*** RECORD EXTRACTS ***

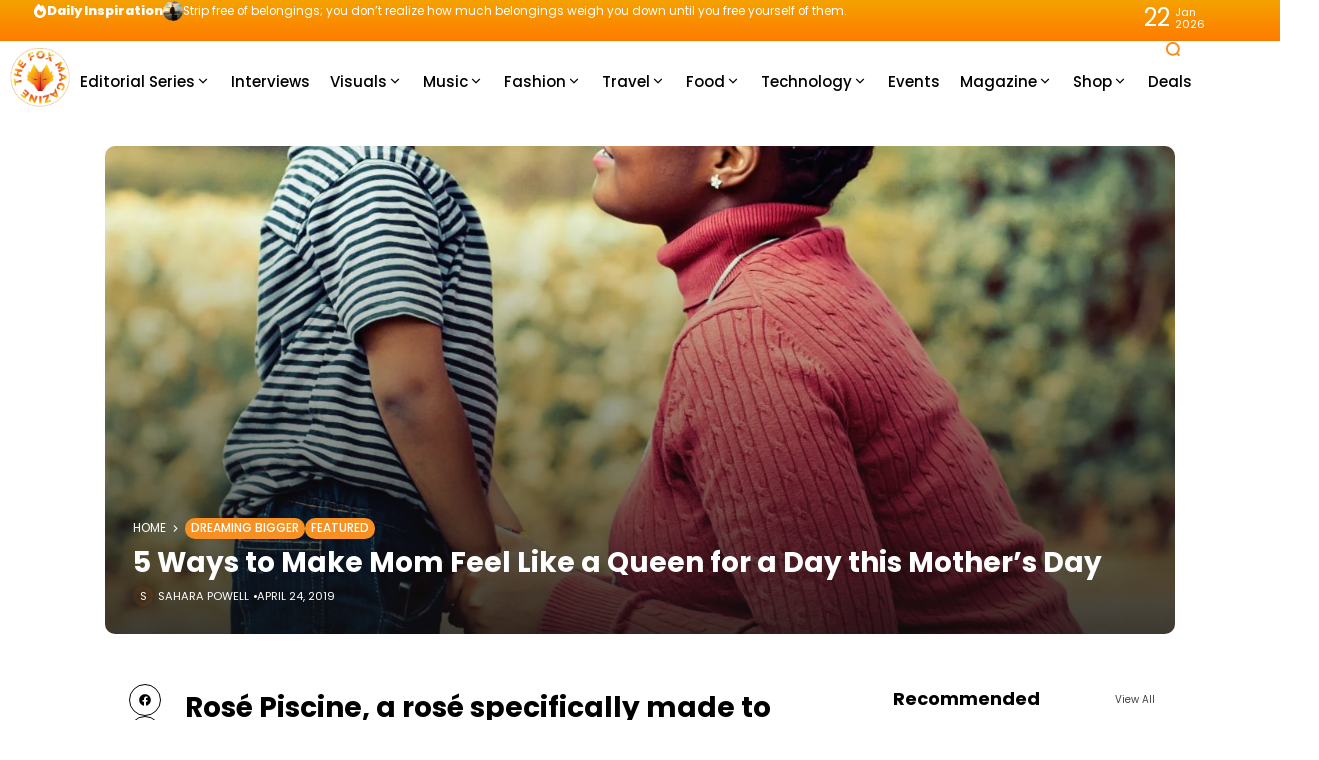

--- FILE ---
content_type: text/html; charset=utf-8
request_url: https://www.google.com/recaptcha/api2/aframe
body_size: 266
content:
<!DOCTYPE HTML><html><head><meta http-equiv="content-type" content="text/html; charset=UTF-8"></head><body><script nonce="7T_sTmqL_DbCwSlSI0S2EQ">/** Anti-fraud and anti-abuse applications only. See google.com/recaptcha */ try{var clients={'sodar':'https://pagead2.googlesyndication.com/pagead/sodar?'};window.addEventListener("message",function(a){try{if(a.source===window.parent){var b=JSON.parse(a.data);var c=clients[b['id']];if(c){var d=document.createElement('img');d.src=c+b['params']+'&rc='+(localStorage.getItem("rc::a")?sessionStorage.getItem("rc::b"):"");window.document.body.appendChild(d);sessionStorage.setItem("rc::e",parseInt(sessionStorage.getItem("rc::e")||0)+1);localStorage.setItem("rc::h",'1769080380898');}}}catch(b){}});window.parent.postMessage("_grecaptcha_ready", "*");}catch(b){}</script></body></html>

*** End of RECORD EXTRACTS ***

Take the records above and transcribe them exactly, dropping every picture.

_OUTPUT_
--- FILE ---
content_type: text/html; charset=utf-8
request_url: https://www.google.com/recaptcha/api2/aframe
body_size: 266
content:
<!DOCTYPE HTML><html><head><meta http-equiv="content-type" content="text/html; charset=UTF-8"></head><body><script nonce="7T_sTmqL_DbCwSlSI0S2EQ">/** Anti-fraud and anti-abuse applications only. See google.com/recaptcha */ try{var clients={'sodar':'https://pagead2.googlesyndication.com/pagead/sodar?'};window.addEventListener("message",function(a){try{if(a.source===window.parent){var b=JSON.parse(a.data);var c=clients[b['id']];if(c){var d=document.createElement('img');d.src=c+b['params']+'&rc='+(localStorage.getItem("rc::a")?sessionStorage.getItem("rc::b"):"");window.document.body.appendChild(d);sessionStorage.setItem("rc::e",parseInt(sessionStorage.getItem("rc::e")||0)+1);localStorage.setItem("rc::h",'1769080380898');}}}catch(b){}});window.parent.postMessage("_grecaptcha_ready", "*");}catch(b){}</script></body></html>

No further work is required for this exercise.